- [Список заданий]:
[1] Назовите всех людей, которые упомянуты по имени в отрывке о романе г. Бранта.
[2] К какой литературе отнесен роман г. Бранта в отрывке о нем?
[3] Напишите продолжение отрывка о романе г. Бранта, начиная сразу после его последнего предложения.

- [Фрагмент документа]:
* * * *
Г-ну Бранту не удалась критика, не удались повести, и он вздумал написать роман с «веселенькими» похожденьицами и – очень кстати – с Наполеоном и Гете; но и этого не сумел сделать… такое несчастие! Роман его принадлежит к той литературе, которая называется по-латыне literatura obscena;[3] но, если б в этой грязи было хоть сколько-нибудь дарования, мы бы поздравили г. Бранта и с таким успехом…
Неужели и после этого г. Брант будет продолжать забавлять публику на свой счет нападками на зависть и недоброжелательство журналистов, будто бы убивающих таланты? От сотворения мира по сие время ни один журнал не убил ни одного истинного таланта и не отвадил ни одного плохого писателя от дурной привычки пачкать бумагу. Улика налицо – сам г. Брант: если в нем, г-не Бранте, есть талант, насмешки журналов не ослабили же его таланта и не помешали ему, после «Аристократки», написать «Жизнь, как она есть»; если же в нем, г-не Бранте, нет таланта – все равно: насмешки журналов не прекратили его охоты истреблять попусту бумагу, и после всеми осмеянных повестей, рецензий, «Аристократки» он вот издал же всеми же осмеиваемую «Жизнь, как она есть»…{19}
Примечания
Жизнь, как она есть. Записки неизвестного, изданные Л. Брантом… (с. 436–451). Впервые – «Отечественные записки», 1844, т. XXXII, № 2, отд. VI «Библиографическая хроника», с. 88–101 (ц. р. 31 января; вып. в свет 3 февраля). Без подписи. Вошло в КСсБ, ч. IX, с. 83–100.
* * * *
- [Предоставленные материалы]:
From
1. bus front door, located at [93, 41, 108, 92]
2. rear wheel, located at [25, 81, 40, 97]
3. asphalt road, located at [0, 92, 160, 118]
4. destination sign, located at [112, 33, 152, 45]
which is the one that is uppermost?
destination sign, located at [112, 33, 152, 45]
* * * *
- [Ответы по пунктам]:
[1] Брант (Л. Брант), Наполеон, Гете.

[2] К той, что по-латыни называется literatura obscena.

[3]
Ознакомившись с полученной от А. В. Никитенко корректурой рецензии, 31 января 1844 г. Краевский обратился к нему с письмом, в котором протестовал против попыток цензуры выбросить из нее часть текста (см. письмо: Белинский, АН СССР, т. VIII, с. 663). Судя по журнальному тексту рецензии, Никитенко в целом благожелательно отнесся к просьбе Краевского. Тем не менее весьма вероятно, что некоторые исключения и поправки были им все же сделаны.
Л. В. Брант – беллетрист и критик конца 1830–1840-х гг., в течение ряда лет фельетонист «Северной пчелы» (под псевдонимом: Я. Я. Я.). Одержимый, по выражению Белинского, страстью «сочинять во что бы то ни стало», Брант перепробовал себя во многих родах – в повести, романе, критических статьях и библиографических обзорах и т. д., публикуя книжки и брошюры за свой счет. Все это неизменно вызывало насмешку в журналах самых разных направлений.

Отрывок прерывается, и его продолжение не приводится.